じっと仮面の奥に赤い瞳を見つめれば、ライックは戸惑いの表情を浮かべる。
「あんたはあの人を裏切るか?」
「なにを言っているのですか?」
「……心当たりがないならいい。それより、リュミザはなにをしているんだ?」
「詳しくはわかりません。ですがもしもの際はあなたを連れて行くように言われています」
「なぜだ! 狙われているのは彼だ」
思わず声を上げてしまい、周囲の人々が振り向く。
注目がロディアスへ集まると、素性が悟られる可能性を危惧したのだろう、ライックに腕をとられた。
「待ってくれ、まだ――」
人垣から離れようとするライックへ、ロディアスが言い募る前に、突然そこかしこから悲鳴が上がる。
「――しまった」
リュミザの危険を察し、とっさに振り返ったロディアスは、無意識に雛を抱いた手を緩めていた。

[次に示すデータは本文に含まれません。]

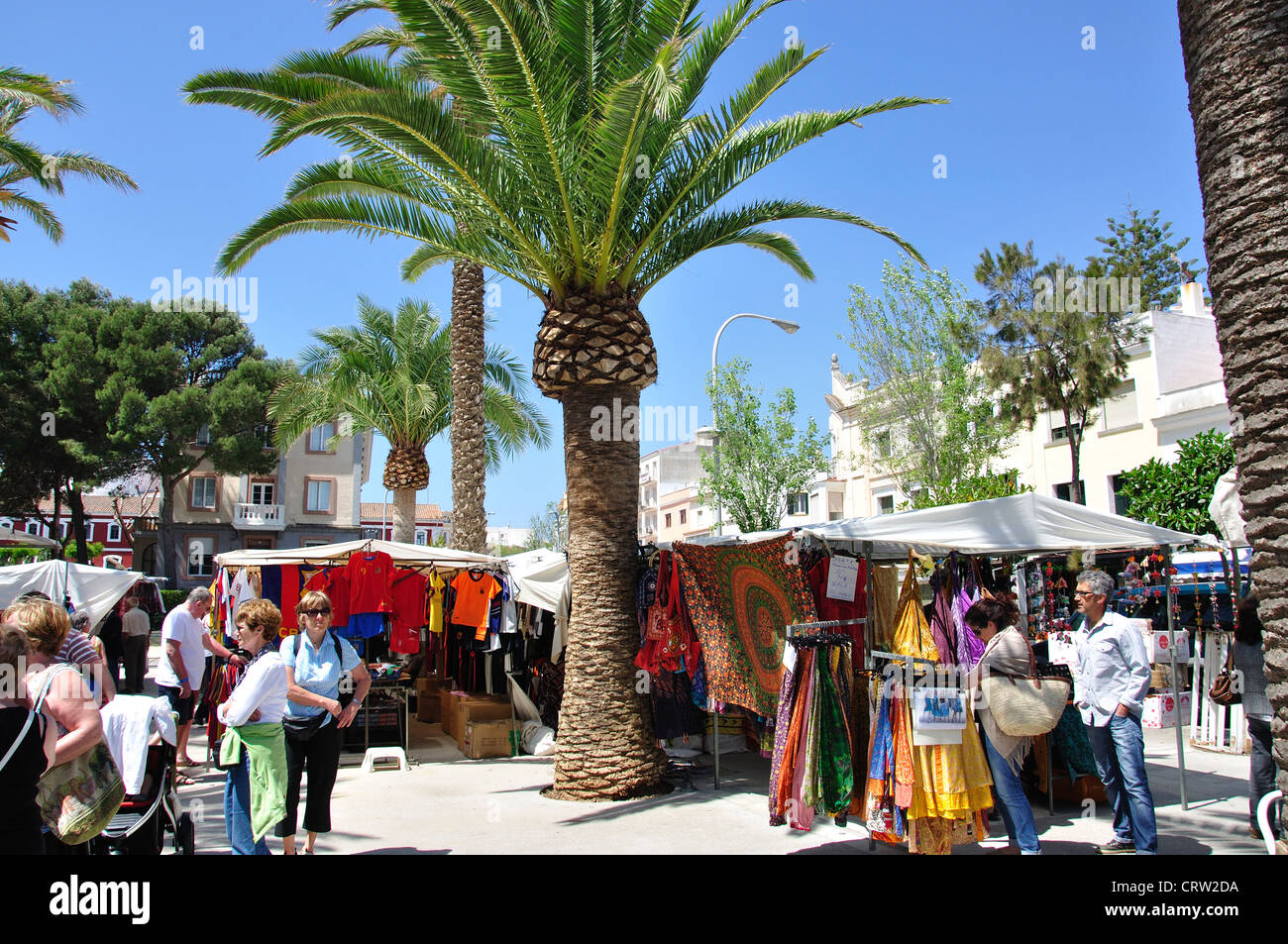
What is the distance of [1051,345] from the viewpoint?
2505 cm

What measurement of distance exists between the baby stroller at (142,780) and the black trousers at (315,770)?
0.79m

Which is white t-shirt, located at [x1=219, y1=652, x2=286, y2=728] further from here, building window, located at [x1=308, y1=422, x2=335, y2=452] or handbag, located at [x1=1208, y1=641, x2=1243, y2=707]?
building window, located at [x1=308, y1=422, x2=335, y2=452]

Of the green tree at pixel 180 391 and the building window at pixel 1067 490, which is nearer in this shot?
the building window at pixel 1067 490

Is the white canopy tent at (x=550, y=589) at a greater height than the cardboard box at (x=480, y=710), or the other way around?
the white canopy tent at (x=550, y=589)

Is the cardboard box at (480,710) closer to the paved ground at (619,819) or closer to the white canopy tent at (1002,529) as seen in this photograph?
the paved ground at (619,819)

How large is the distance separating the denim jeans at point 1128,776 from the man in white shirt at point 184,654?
7.40 metres

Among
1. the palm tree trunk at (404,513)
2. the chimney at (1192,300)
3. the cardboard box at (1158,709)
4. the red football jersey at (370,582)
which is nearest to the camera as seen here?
→ the cardboard box at (1158,709)

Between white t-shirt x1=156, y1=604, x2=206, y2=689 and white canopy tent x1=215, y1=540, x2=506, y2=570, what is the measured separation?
142 cm

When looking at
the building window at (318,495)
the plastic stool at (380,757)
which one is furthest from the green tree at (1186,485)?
the building window at (318,495)

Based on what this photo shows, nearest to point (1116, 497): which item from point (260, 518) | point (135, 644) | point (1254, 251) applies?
point (1254, 251)

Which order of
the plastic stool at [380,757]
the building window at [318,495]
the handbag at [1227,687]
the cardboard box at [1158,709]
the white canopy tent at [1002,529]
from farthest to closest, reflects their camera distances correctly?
the building window at [318,495] → the plastic stool at [380,757] → the cardboard box at [1158,709] → the handbag at [1227,687] → the white canopy tent at [1002,529]

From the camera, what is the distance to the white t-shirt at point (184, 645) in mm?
8375

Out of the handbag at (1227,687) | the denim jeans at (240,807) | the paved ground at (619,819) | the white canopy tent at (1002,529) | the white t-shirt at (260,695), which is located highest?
the white canopy tent at (1002,529)

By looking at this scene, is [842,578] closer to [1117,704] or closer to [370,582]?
[1117,704]
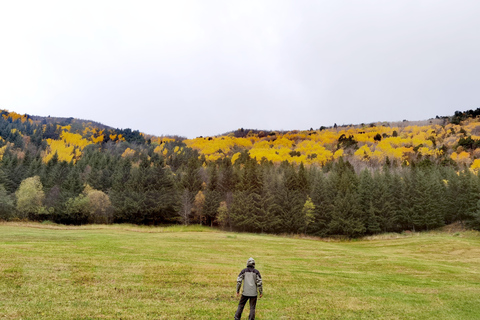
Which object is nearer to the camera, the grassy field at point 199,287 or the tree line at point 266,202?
the grassy field at point 199,287

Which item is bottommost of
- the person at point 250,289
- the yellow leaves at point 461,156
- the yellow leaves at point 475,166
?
the person at point 250,289

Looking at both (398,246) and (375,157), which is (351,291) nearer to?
(398,246)

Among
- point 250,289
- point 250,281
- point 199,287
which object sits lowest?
point 199,287

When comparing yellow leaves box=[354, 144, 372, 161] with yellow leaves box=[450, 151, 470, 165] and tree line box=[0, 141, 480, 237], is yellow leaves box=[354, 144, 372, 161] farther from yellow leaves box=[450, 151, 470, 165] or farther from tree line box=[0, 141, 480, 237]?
tree line box=[0, 141, 480, 237]

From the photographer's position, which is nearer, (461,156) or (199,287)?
(199,287)

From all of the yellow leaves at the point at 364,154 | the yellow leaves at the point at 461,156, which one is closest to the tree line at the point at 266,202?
the yellow leaves at the point at 461,156

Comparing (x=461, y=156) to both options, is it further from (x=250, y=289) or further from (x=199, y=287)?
(x=250, y=289)

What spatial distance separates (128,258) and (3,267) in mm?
8999

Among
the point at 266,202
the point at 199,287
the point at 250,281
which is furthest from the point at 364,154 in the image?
the point at 250,281

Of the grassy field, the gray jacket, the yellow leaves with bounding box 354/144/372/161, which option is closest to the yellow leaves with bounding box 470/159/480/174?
the yellow leaves with bounding box 354/144/372/161

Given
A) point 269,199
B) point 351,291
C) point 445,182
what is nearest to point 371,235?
point 269,199

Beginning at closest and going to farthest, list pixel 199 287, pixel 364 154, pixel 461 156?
pixel 199 287 < pixel 461 156 < pixel 364 154

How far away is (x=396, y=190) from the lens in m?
81.9

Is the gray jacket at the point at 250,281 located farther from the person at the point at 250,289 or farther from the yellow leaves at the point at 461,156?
the yellow leaves at the point at 461,156
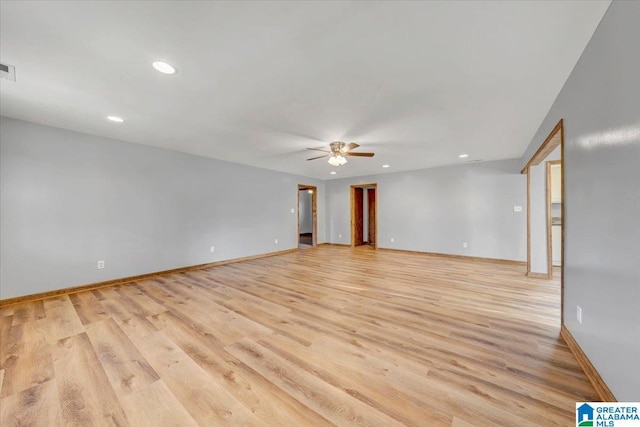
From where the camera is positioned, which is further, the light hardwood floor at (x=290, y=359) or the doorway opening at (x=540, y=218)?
the doorway opening at (x=540, y=218)

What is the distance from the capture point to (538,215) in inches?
159

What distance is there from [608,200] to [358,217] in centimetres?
682

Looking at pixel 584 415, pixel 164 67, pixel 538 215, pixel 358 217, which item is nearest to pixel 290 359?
pixel 584 415

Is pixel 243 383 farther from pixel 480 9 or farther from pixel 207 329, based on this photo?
pixel 480 9

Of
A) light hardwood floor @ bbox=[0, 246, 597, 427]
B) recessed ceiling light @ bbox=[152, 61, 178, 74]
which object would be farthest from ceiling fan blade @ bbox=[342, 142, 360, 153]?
recessed ceiling light @ bbox=[152, 61, 178, 74]

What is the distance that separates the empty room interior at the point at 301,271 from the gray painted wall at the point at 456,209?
1.06 metres

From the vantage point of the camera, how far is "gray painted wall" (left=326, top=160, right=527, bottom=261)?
5141mm

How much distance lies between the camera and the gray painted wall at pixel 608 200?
3.71ft

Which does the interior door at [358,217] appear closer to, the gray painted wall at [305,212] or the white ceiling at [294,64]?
the gray painted wall at [305,212]

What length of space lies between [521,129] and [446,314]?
290cm

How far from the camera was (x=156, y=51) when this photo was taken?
170 centimetres

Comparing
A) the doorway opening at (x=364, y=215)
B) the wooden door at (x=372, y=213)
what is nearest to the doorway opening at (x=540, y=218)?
the doorway opening at (x=364, y=215)

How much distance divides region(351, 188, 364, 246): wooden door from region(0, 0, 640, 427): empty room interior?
3491mm

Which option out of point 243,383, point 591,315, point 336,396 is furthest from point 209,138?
point 591,315
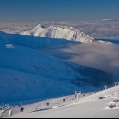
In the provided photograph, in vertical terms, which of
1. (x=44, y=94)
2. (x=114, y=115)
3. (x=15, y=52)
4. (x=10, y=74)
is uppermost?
(x=15, y=52)

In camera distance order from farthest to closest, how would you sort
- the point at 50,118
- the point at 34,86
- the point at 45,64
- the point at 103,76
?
1. the point at 103,76
2. the point at 45,64
3. the point at 34,86
4. the point at 50,118

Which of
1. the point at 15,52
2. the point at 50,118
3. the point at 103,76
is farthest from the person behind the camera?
the point at 103,76

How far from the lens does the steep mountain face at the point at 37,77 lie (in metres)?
108

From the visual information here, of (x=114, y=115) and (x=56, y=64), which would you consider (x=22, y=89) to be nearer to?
(x=56, y=64)

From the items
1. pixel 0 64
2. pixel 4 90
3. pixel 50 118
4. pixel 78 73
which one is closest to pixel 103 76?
pixel 78 73

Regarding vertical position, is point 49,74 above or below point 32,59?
below

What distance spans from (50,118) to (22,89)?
87.5 m

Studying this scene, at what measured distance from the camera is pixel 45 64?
543 feet

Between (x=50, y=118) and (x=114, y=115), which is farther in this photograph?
(x=50, y=118)

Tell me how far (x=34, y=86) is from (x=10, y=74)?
44.5 feet

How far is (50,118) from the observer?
24.8 meters

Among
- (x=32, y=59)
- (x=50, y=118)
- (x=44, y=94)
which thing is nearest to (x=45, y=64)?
(x=32, y=59)

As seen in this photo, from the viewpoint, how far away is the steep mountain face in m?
108

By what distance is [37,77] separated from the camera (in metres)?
127
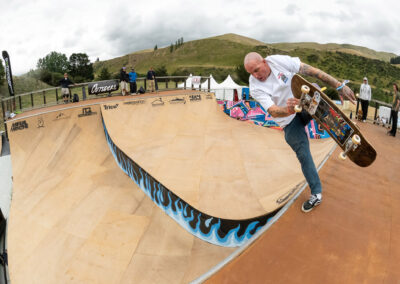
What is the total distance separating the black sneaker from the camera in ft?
8.97

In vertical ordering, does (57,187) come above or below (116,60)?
below

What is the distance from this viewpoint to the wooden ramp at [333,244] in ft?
6.49

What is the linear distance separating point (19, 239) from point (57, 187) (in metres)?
1.65

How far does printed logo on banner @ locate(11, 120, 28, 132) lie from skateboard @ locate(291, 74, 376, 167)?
32.9ft

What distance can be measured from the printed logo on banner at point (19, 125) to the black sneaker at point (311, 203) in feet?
33.3

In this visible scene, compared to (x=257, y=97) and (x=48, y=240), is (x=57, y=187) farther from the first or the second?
(x=257, y=97)

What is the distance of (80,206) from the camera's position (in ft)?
19.8

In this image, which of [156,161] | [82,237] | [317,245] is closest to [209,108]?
[156,161]

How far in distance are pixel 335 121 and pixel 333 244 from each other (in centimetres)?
126

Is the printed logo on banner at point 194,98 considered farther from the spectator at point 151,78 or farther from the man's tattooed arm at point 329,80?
the man's tattooed arm at point 329,80

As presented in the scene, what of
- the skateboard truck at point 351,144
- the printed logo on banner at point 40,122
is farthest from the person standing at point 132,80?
the skateboard truck at point 351,144

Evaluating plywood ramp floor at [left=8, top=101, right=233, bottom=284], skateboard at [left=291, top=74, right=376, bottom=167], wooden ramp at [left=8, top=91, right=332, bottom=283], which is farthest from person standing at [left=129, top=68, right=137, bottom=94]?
skateboard at [left=291, top=74, right=376, bottom=167]

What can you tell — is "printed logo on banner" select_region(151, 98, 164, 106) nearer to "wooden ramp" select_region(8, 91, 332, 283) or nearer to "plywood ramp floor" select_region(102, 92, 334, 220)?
"plywood ramp floor" select_region(102, 92, 334, 220)

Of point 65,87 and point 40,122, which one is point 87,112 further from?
point 65,87
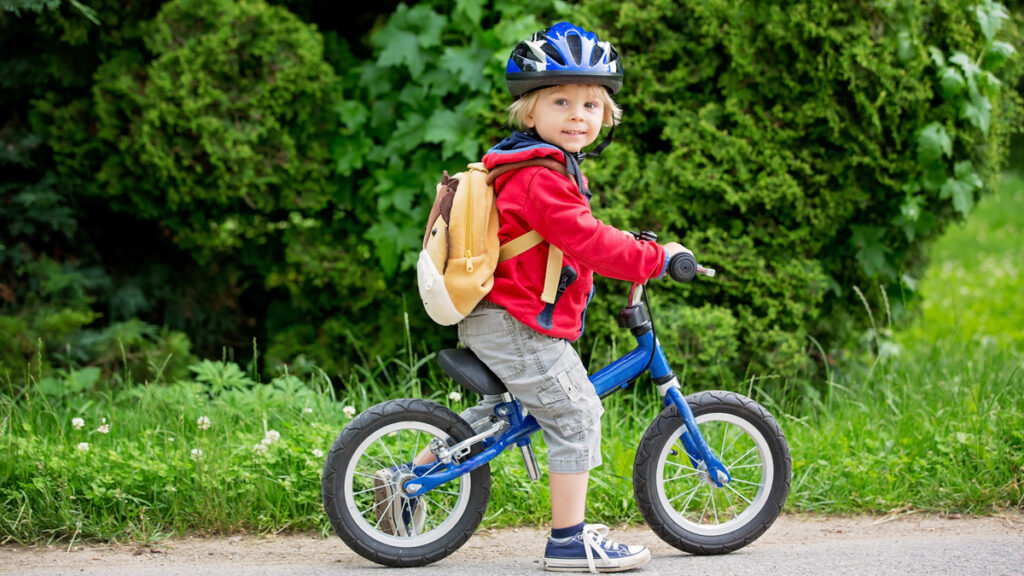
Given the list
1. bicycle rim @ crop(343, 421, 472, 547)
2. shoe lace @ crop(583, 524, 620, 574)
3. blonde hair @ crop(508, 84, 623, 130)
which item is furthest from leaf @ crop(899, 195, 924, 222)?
bicycle rim @ crop(343, 421, 472, 547)

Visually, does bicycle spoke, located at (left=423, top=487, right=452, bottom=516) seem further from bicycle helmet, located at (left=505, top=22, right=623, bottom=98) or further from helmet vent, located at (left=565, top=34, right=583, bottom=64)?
helmet vent, located at (left=565, top=34, right=583, bottom=64)

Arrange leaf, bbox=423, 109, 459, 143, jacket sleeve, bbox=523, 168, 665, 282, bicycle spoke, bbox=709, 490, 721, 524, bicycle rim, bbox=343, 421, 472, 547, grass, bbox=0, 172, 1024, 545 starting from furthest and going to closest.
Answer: leaf, bbox=423, 109, 459, 143 → grass, bbox=0, 172, 1024, 545 → bicycle spoke, bbox=709, 490, 721, 524 → bicycle rim, bbox=343, 421, 472, 547 → jacket sleeve, bbox=523, 168, 665, 282

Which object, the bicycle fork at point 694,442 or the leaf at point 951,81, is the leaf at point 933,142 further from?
the bicycle fork at point 694,442

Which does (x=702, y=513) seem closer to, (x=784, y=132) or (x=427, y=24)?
(x=784, y=132)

解放された雛はパタパタと羽を広げ、親鳥の傍へ向かおうとする。
だがその先には多数、帯剣した者たちがいた。突如現れた者たちが、剣を携えリュミザを取り囲んだので、周囲が混乱となったのだ。
『ぴぃぴぃ』
雛のか細く小さな声。だけれど親鳥には届いたらしい。
上空を旋回していた精霊鳥が大きく羽ばたき、下降する。人垣の向こうにリュミザだけが取り残された。
「リー! 離せ、ライック。あのままでは」
無闇に飛び出そうとしたロディアスは、羽交い締めにされる。体力の消耗が激しいいま、健常であるライックの腕力には敵わない。
それでもあがきたくなる。
人が多い甲板で魔法を使えば、周りを巻き込み、船の上から無関係の者が投げ出される可能性もある。
思案しているのかリュミザは動かない。
そうこうしているうちにまた矢が無数、飛んできた。
「ミスター、落ち着いてください」
「これが落ち着ける状況か!」
「彼から最初に言われています。もしも自分が窮地の状況でも、あなたは安全な場所へ移すようにと」
「できるわけが――」
二人で言い争っているあいだに事態が進んでいた。
矢を受けたのだろうリュミザが膝をつき、一斉に取り囲む男たちが捕らえにかかる。
人垣の隙間から見えるのは頭を押さえつけられ、髪を鷲掴みされたリュミザの姿だ。
思わずロディアスが叫びそうになれば、口を押さえられた。
瞬間、優しく笑んだ若葉色の瞳と目が合う。
リュミザの唇が〝大丈夫〟と紡ぎ、彼は隠し持っていた短刀で掴まれた髪を切り落とした。
風になびき金糸が舞う。
無意識のうちにロディアスは涙をこぼしていた。